Né c’è possibilità di aiuti immediati: effettuare operazioni bancarie è praticamente impossibile a causa delle sanzioni internazionali che persistono nonostante l’economia del Paese si trovi in uno stato disastroso. In questo contesto il fenomeno migratorio aumenta sempre di più: chi può lascia il proprio Paese, in particolare i giovani perché non vedono nessun futuro davanti. «La minoranza cristiana è ridotta quasi a zero – denuncia suor Arcangela – e questo fa male, pensando che la Siria è la culla del cristianesimo». Ma le suore di San Giuseppe dell’Apparizione ogni giorno nel loro ospedale continuano ad affrontare le drammatiche situazioni dei malati senza sottrarsi: «Facciamo del nostro meglio per aiutarli e per alleviare la loro sofferenza fisica e morale».

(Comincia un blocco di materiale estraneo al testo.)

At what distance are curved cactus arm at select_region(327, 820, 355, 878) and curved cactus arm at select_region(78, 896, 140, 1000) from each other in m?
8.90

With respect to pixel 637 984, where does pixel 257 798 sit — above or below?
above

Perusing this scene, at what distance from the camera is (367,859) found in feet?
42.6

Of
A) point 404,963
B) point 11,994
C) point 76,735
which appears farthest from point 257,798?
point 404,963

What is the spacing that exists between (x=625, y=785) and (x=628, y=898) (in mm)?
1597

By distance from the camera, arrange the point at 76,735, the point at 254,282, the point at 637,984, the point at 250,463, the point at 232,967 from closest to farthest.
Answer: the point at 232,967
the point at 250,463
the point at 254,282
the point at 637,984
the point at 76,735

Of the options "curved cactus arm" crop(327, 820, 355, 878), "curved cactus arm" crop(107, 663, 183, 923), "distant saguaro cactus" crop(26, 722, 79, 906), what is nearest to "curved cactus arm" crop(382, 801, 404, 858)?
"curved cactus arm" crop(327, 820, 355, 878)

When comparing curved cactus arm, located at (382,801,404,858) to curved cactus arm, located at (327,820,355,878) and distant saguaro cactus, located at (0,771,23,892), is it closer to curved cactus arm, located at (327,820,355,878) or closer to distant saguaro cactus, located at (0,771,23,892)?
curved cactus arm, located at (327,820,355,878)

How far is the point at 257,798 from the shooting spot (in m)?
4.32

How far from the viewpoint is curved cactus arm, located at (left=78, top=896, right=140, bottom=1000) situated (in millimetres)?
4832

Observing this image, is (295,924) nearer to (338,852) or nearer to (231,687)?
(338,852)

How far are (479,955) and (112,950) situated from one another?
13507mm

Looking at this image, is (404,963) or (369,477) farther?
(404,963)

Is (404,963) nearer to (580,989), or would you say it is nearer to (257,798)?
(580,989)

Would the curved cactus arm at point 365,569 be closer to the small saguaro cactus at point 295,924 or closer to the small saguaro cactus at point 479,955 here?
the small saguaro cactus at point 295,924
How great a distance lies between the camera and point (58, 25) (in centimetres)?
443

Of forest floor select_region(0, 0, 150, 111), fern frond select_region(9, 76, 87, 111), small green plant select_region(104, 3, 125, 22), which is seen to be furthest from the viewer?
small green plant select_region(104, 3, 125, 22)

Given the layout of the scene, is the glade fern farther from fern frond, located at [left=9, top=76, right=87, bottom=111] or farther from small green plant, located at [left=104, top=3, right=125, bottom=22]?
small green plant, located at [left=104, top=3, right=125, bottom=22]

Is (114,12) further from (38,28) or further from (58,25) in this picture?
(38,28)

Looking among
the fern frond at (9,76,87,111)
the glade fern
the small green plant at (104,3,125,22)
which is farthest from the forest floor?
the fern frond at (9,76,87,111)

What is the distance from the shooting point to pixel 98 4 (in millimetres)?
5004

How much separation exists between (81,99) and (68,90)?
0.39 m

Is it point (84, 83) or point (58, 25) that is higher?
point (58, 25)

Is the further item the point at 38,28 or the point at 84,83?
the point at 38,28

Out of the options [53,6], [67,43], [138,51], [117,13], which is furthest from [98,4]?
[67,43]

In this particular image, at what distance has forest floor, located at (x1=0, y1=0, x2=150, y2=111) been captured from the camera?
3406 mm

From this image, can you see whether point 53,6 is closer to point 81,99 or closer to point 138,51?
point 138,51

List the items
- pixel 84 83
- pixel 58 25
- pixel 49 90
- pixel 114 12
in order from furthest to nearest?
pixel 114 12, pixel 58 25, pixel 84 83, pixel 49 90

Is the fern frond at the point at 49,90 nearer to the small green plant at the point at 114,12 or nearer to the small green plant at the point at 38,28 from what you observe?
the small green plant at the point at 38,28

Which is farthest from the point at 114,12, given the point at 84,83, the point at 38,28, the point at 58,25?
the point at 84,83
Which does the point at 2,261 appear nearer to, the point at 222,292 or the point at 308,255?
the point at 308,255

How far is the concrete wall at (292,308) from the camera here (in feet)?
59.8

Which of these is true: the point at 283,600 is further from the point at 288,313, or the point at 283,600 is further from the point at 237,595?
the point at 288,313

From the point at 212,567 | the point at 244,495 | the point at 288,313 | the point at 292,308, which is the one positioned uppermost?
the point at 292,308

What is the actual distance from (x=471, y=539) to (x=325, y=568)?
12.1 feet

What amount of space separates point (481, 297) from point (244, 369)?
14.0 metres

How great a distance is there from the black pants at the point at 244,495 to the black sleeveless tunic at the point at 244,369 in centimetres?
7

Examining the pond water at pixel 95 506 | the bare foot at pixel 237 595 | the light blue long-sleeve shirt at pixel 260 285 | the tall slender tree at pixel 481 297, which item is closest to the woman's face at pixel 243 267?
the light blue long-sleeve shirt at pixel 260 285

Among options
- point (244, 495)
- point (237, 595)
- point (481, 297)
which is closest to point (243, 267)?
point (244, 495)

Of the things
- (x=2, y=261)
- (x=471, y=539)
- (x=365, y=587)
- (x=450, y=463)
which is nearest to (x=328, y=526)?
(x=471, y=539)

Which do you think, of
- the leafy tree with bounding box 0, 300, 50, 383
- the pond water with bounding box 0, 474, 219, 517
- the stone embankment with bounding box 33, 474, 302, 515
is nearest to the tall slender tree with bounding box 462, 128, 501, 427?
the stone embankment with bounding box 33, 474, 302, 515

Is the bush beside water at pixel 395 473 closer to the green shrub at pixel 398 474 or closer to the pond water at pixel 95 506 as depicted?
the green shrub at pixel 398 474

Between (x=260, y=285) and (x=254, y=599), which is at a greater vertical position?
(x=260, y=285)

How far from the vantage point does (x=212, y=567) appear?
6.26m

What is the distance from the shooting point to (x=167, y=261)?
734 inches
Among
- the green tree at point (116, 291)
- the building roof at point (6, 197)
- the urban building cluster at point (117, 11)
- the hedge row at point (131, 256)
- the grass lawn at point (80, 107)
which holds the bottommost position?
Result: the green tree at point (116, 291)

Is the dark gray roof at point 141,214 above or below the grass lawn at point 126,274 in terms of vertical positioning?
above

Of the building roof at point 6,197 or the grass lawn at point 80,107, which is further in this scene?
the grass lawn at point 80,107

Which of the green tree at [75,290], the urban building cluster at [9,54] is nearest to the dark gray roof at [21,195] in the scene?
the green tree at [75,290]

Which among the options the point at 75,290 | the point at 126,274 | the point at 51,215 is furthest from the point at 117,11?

E la speranza non svanisce, anzi: «Nel buio in cui viviamo – conclude suor Arcangela – solo la fede ci dona la forza di resistere, di perseverare e andare avanti, cercando di seminare la speranza in un dialogo che ascolta, consola e dona coraggio. Essere missionaria in Siria, per me, significa testimoniare con la vita e con ogni mio gesto umano che Dio è Amore e tutti siamo fratelli, figli dello stesso Padre». A volte i malati si rivolgono a suor Arcangela dicendole che è una nuova madre Teresa di Calcutta. Lei si schermisce e commenta: «Mi sento ben lontana dall’essere paragonata a santa Teresa! Ma tutto questo mi permette di lodare il Signore: senza di Lui non potrei fare niente, è Lui che opera in me».